After filing the provisional patent application, the applicant or inventor attaches the tag of ‘Patent Pending’ to the product and starts commercializing it. Doing the same helps notify other competitors that the product can’t be infringed upon and that it shall soon be patented.
Provisional Patent Application for Products
Why should licensing products not be possible if marketing the products after filing the provisional patent application is possible? The onus in this scenario is on the patent applicant or the prospective owner to convince the licensee that Patent Protection over the product shall be obtained soon and that the product is worth the royalty even before the patent gets granted.
It is imperative to note that the chances of licensing a provisional patent are pretty high when the patent applicant has a prototype, if not the real product. Furthermore, the fact that a provisional specification in itself doesn’t constitute a patent must be remembered.
There might be a situation where the patent might get rejected, and it should be taken into consideration while drafting the patent licensing agreement based on the provisional patent application. In such circumstances, the obligation of the licensee to pay the royalty ceases.

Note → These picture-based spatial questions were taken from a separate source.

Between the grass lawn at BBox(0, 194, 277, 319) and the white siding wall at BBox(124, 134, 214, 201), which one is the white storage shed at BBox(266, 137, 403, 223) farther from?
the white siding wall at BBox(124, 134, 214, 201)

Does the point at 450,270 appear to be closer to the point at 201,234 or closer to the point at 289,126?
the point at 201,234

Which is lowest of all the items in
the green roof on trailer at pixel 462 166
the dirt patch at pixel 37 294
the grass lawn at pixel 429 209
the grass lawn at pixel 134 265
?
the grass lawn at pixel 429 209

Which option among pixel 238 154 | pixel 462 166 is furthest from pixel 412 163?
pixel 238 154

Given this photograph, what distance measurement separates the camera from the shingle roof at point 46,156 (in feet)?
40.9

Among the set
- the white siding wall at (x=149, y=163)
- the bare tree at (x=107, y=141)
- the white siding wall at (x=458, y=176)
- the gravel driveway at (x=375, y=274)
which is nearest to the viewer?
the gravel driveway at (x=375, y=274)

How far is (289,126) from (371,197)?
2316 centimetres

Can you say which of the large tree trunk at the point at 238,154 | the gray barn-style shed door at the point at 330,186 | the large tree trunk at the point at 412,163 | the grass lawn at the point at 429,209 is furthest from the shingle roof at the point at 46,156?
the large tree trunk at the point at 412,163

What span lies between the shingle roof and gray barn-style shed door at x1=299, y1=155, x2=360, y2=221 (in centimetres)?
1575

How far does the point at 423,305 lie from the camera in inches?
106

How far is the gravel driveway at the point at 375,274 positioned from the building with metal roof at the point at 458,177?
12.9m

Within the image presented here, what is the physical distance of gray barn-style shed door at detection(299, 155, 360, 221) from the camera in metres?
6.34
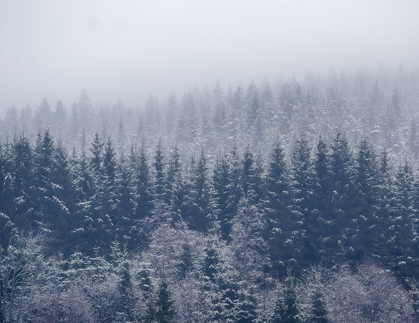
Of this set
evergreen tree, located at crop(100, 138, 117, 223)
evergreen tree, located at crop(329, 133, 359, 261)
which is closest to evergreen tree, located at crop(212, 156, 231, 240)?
evergreen tree, located at crop(329, 133, 359, 261)

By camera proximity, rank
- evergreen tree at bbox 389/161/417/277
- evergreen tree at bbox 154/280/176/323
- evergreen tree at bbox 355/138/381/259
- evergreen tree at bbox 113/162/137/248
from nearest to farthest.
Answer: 1. evergreen tree at bbox 154/280/176/323
2. evergreen tree at bbox 389/161/417/277
3. evergreen tree at bbox 355/138/381/259
4. evergreen tree at bbox 113/162/137/248

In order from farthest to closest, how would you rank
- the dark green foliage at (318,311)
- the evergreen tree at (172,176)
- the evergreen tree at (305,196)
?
1. the evergreen tree at (172,176)
2. the evergreen tree at (305,196)
3. the dark green foliage at (318,311)

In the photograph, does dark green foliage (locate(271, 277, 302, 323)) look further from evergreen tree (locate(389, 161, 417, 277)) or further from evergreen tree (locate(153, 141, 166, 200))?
evergreen tree (locate(153, 141, 166, 200))

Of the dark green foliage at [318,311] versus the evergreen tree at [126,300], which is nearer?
the dark green foliage at [318,311]

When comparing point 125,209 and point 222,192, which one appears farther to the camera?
point 222,192

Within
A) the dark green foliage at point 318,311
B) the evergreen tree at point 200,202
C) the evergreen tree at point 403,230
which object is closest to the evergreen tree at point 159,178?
the evergreen tree at point 200,202

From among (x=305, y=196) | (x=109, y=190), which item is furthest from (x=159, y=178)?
(x=305, y=196)

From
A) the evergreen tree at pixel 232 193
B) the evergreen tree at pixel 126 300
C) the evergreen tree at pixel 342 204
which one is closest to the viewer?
the evergreen tree at pixel 126 300

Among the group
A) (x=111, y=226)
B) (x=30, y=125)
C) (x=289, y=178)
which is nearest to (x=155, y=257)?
(x=111, y=226)

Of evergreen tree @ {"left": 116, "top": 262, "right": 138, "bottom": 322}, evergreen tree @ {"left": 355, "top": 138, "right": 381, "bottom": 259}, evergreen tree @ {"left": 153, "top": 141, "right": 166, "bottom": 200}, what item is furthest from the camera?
evergreen tree @ {"left": 153, "top": 141, "right": 166, "bottom": 200}

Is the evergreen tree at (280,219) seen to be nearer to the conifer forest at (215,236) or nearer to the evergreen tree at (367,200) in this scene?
the conifer forest at (215,236)

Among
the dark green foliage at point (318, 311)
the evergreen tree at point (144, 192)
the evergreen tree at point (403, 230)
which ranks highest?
the evergreen tree at point (144, 192)

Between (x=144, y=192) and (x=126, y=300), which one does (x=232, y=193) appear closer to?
(x=144, y=192)

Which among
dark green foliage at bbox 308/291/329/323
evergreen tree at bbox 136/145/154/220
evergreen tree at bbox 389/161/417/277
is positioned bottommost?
dark green foliage at bbox 308/291/329/323
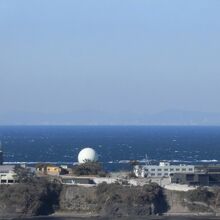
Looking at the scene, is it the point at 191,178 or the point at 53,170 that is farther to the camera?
the point at 53,170

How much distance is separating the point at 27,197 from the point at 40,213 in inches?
46.8

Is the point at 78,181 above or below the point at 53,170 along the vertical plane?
below

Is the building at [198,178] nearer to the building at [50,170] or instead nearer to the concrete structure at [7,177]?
the building at [50,170]

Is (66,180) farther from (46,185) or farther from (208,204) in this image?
(208,204)

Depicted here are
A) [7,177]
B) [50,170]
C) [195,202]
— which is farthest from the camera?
[50,170]

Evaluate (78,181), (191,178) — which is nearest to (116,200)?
(78,181)

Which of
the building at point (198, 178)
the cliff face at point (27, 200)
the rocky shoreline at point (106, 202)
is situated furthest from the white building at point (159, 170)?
the cliff face at point (27, 200)

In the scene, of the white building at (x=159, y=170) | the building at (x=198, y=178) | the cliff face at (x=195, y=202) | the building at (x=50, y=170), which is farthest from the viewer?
the white building at (x=159, y=170)

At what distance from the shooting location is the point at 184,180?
77562mm

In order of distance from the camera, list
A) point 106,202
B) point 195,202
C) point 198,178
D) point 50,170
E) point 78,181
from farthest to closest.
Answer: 1. point 50,170
2. point 198,178
3. point 78,181
4. point 195,202
5. point 106,202

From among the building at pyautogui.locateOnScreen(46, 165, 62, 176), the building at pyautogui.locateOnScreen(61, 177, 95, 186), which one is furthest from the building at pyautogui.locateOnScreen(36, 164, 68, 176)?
the building at pyautogui.locateOnScreen(61, 177, 95, 186)

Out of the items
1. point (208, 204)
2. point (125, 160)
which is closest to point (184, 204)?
point (208, 204)

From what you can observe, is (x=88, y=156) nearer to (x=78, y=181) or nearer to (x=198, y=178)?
(x=198, y=178)

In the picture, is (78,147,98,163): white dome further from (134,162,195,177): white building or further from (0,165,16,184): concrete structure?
(0,165,16,184): concrete structure
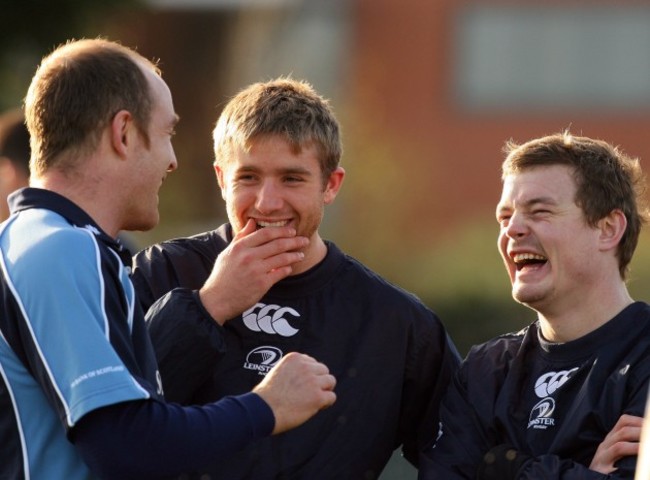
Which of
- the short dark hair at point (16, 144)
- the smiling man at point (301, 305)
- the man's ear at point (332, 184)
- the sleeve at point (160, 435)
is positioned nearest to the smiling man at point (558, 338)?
the smiling man at point (301, 305)

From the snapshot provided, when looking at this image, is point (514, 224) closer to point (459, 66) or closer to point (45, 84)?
point (45, 84)

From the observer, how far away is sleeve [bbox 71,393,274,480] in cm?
350

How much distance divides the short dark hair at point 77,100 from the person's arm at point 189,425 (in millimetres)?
778

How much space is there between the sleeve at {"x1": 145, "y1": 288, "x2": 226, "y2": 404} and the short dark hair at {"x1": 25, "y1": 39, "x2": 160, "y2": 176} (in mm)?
731

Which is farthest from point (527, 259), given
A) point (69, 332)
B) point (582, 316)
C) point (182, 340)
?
point (69, 332)

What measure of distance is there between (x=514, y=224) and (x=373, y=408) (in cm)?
81

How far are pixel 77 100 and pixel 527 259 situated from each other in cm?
173

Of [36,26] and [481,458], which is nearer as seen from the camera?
[481,458]

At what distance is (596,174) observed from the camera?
4.73 meters

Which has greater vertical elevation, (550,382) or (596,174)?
(596,174)

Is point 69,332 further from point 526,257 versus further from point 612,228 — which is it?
point 612,228

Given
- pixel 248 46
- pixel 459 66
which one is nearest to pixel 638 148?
pixel 459 66

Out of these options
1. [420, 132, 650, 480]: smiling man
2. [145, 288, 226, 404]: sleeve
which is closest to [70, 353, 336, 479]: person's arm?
[145, 288, 226, 404]: sleeve

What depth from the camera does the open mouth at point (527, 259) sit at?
15.4 ft
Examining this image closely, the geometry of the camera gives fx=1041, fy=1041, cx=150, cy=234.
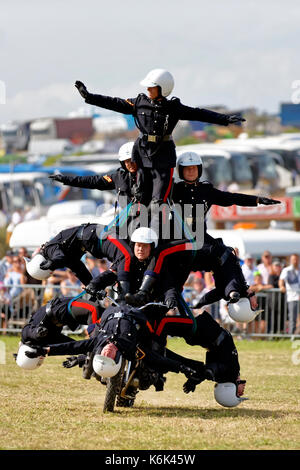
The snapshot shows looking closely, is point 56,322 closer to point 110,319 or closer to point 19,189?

Another way the patent applicants can license a provisional patent application successfully, without being affected by the drawback mentioned above, is by giving the licensee access to the technical know-how and trade secret of the invention while stating that a patent would only be an added advantage to the other two, i.e., the technical know-how and trade secret.
The patent licensing opportunities of a provisional patent undoubtedly depend on the value of the invention in question. Moreover, an invention can be licensed as a trade secret before filing a provisional patent application.
While a provisional patent application can be licensed, one has to keep in mind that it is not a patent per se. Therefore, the patent applicant has to draft the provisional application in harmony with the patent claims that shall eventually be drafted in the full patent specification.